What rising rates mean for retirees
Morningstar's Christine Benz recommends investors to review the asset allocation in their portfolio and compare it with their retirement plan as rates are increasing. "If you decide that you are too heavy in stocks relative to where you want to be, you could potentially strip back your highly appreciated equity positions, maybe look particularly to the growth column of the style box, sell some of those appreciated winners, refill your cash bucket and perhaps give yourself a nice cushion for the next couple of years that you'll hold in cash investments," says the expert.

5 questions clients should ask themselves before buying an annuity
An annuity is a financial product that clients should consider to have a peace of mind in retirement that they won't run out of funds in retirement, as the product provides guaranteed income in the golden years, according to this article on Motley Fool. Withdrawals from annuities are taxed based on last-in, first-out basis, meaning the earnings portion will be subject to taxes and the income will no longer be taxed once the annuity value falls below the principal.

These IRA contributions can be rewarding — or risky
High-income IRA investors whose income exceed the threshold should consider making nondeductible contributions using after-tax money, according to this article on CNBC. Clients won't owe taxes when drawing these funds from the account, although the earnings from the contributions will be taxable. "If I make a nondeductible contribution, I don't have to pay taxes on it, but I must pay taxes on the earnings. Now I have to be specific and record-keep it so that I'm paying taxes on the right amount of money," says an expert.

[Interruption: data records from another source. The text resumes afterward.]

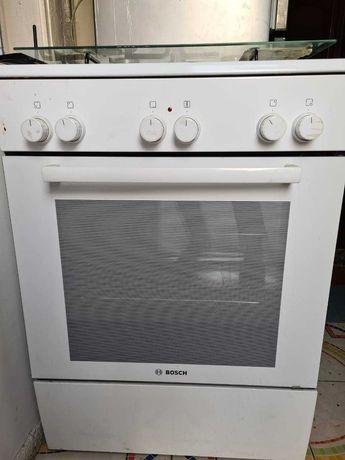 Продам новую газовую плиту Bosh c электрической духовкой.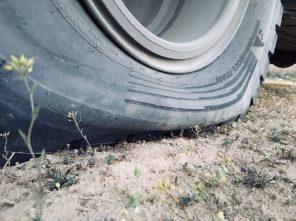 Die Luft ist raus: mit nur 1,5 Bar hinten fährt der Benz problemlos aus dem Sand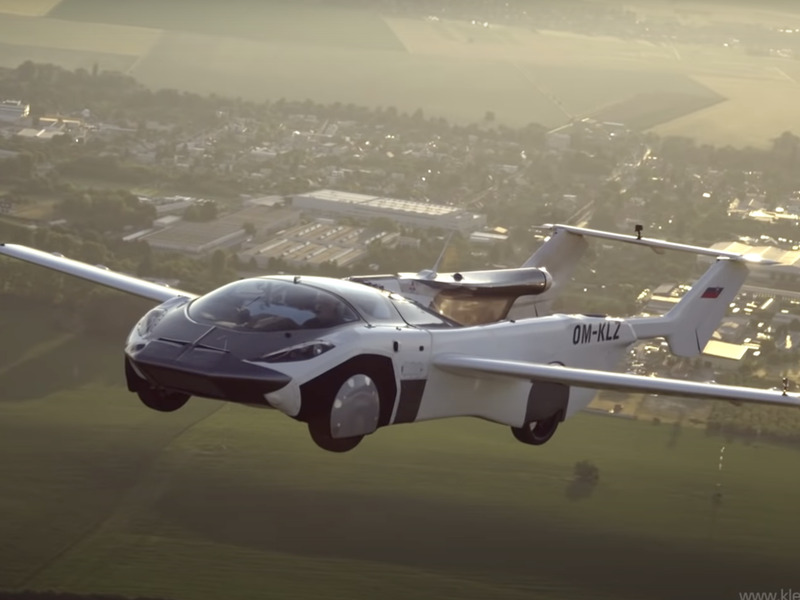 Klein Vision's AirCar flew for 35 minutes and then hit the road.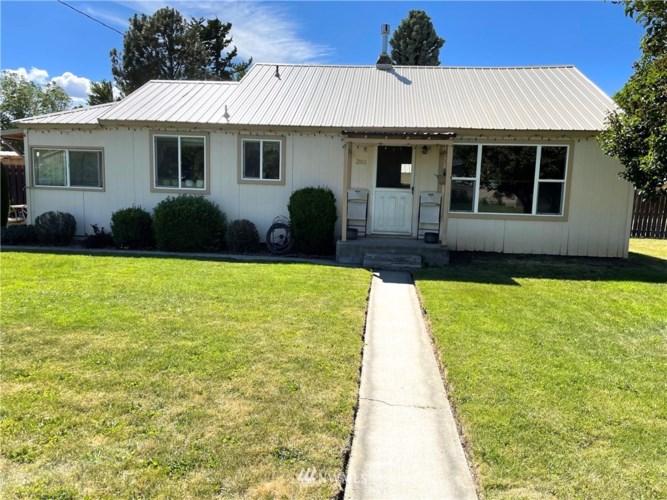 301 N Spokane Street, Kittitas, WA 98934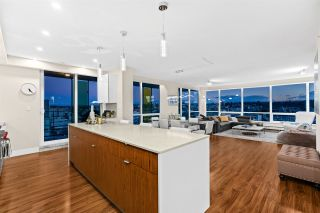Photo 8: 1702 159 W 2ND Avenue in Vancouver: False Creek Condo for sale (Vancouver West)  : MLS®# R2536851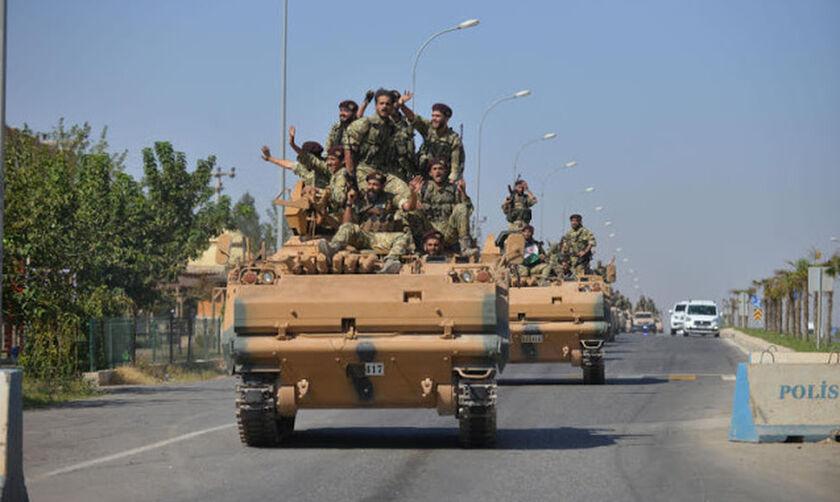 Συρία: Δυνάμεις του Ασαντ πλησιάζουν στα σύνορα με την Τουρκία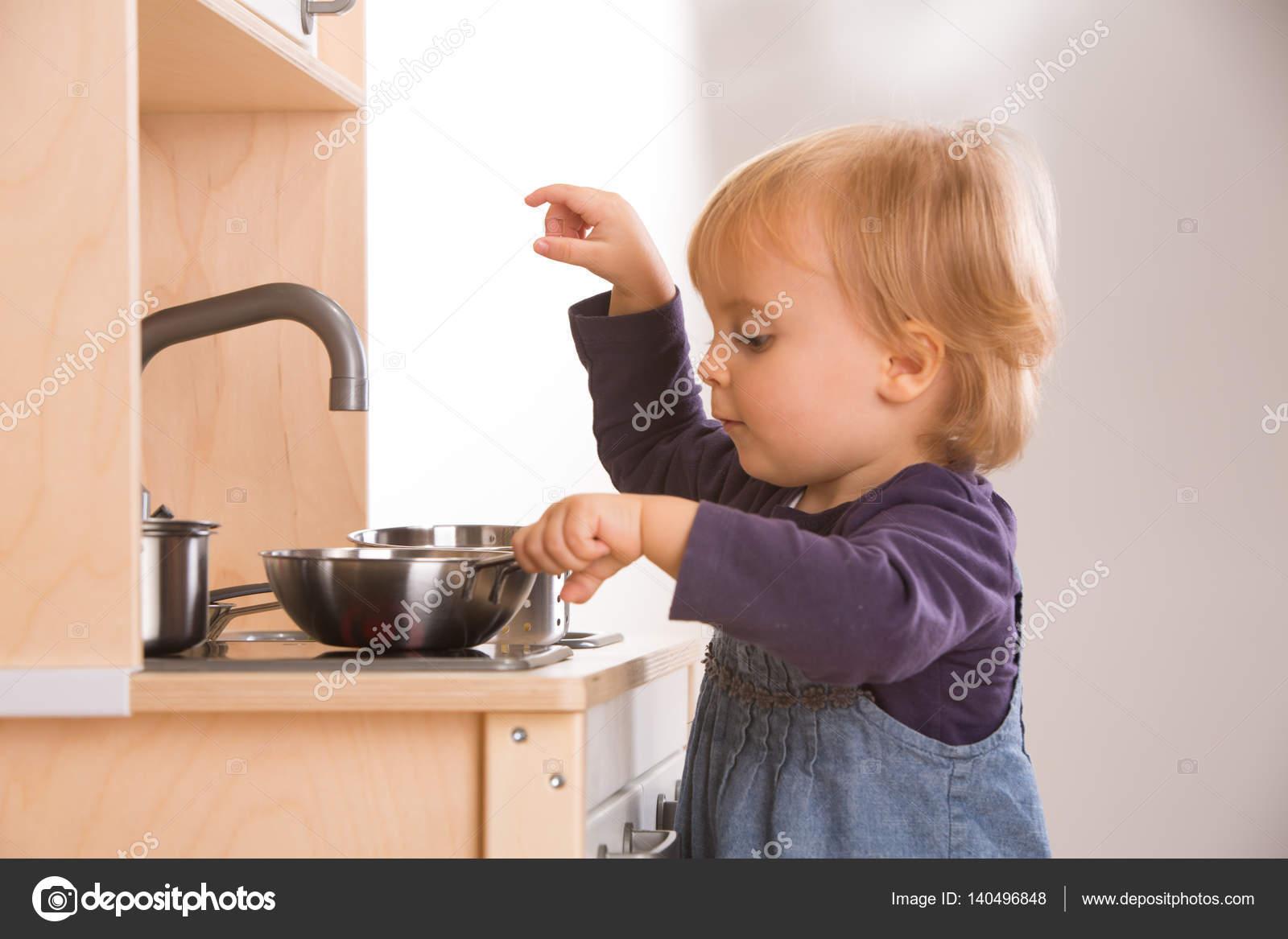 Jugar A Cocinar | Hija De Familia Chica Jugar Cocinar En Cocina De Juguete Foto De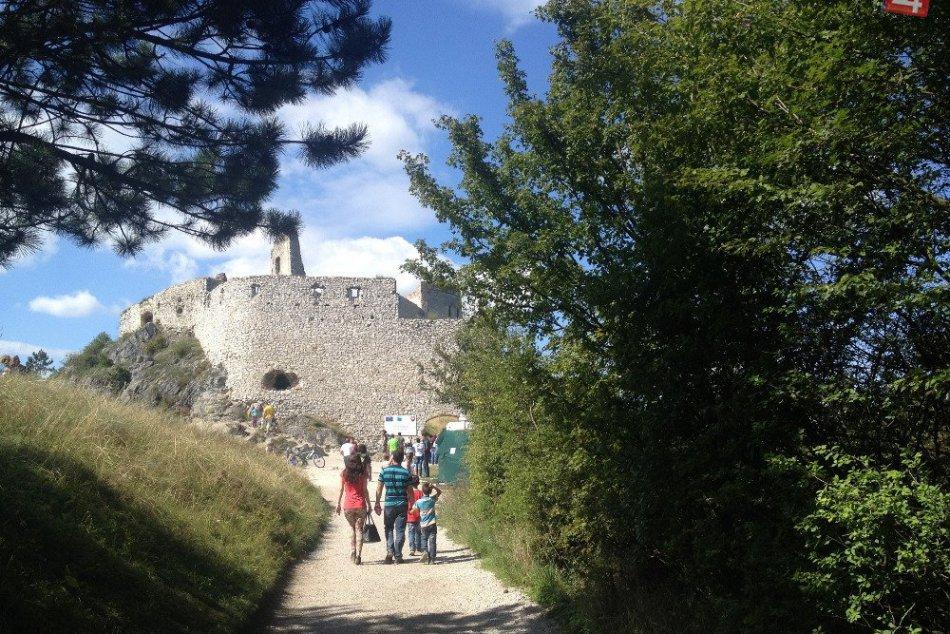 Kam cez víkend radí Marián: Poďte sa pozrieť na Čachtický hrad!
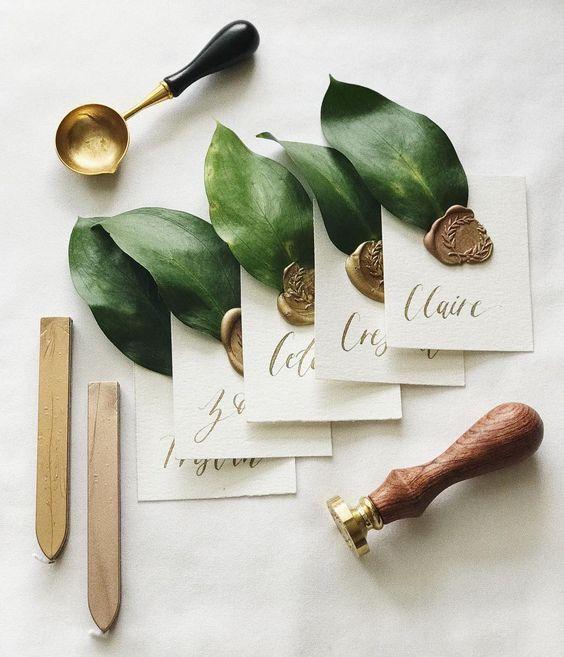 Platzkarten aus Büttenpapier, auf dem die Namen i…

One of the oldest rules for retirement saving is wrong, experts say. Here's the fix
Reducing equity allocation as one approaches retirement may already be an outdated concept that future retirees should no longer use, according to this article on Money. That's because people are expected to live longer, meaning they should continue being invested in stocks for the much needed returns for income. One option to remain invested in equities is to include target-date funds. An expert also recommends that the stock allocation should remain between 35% and 55% of the entire portfolio.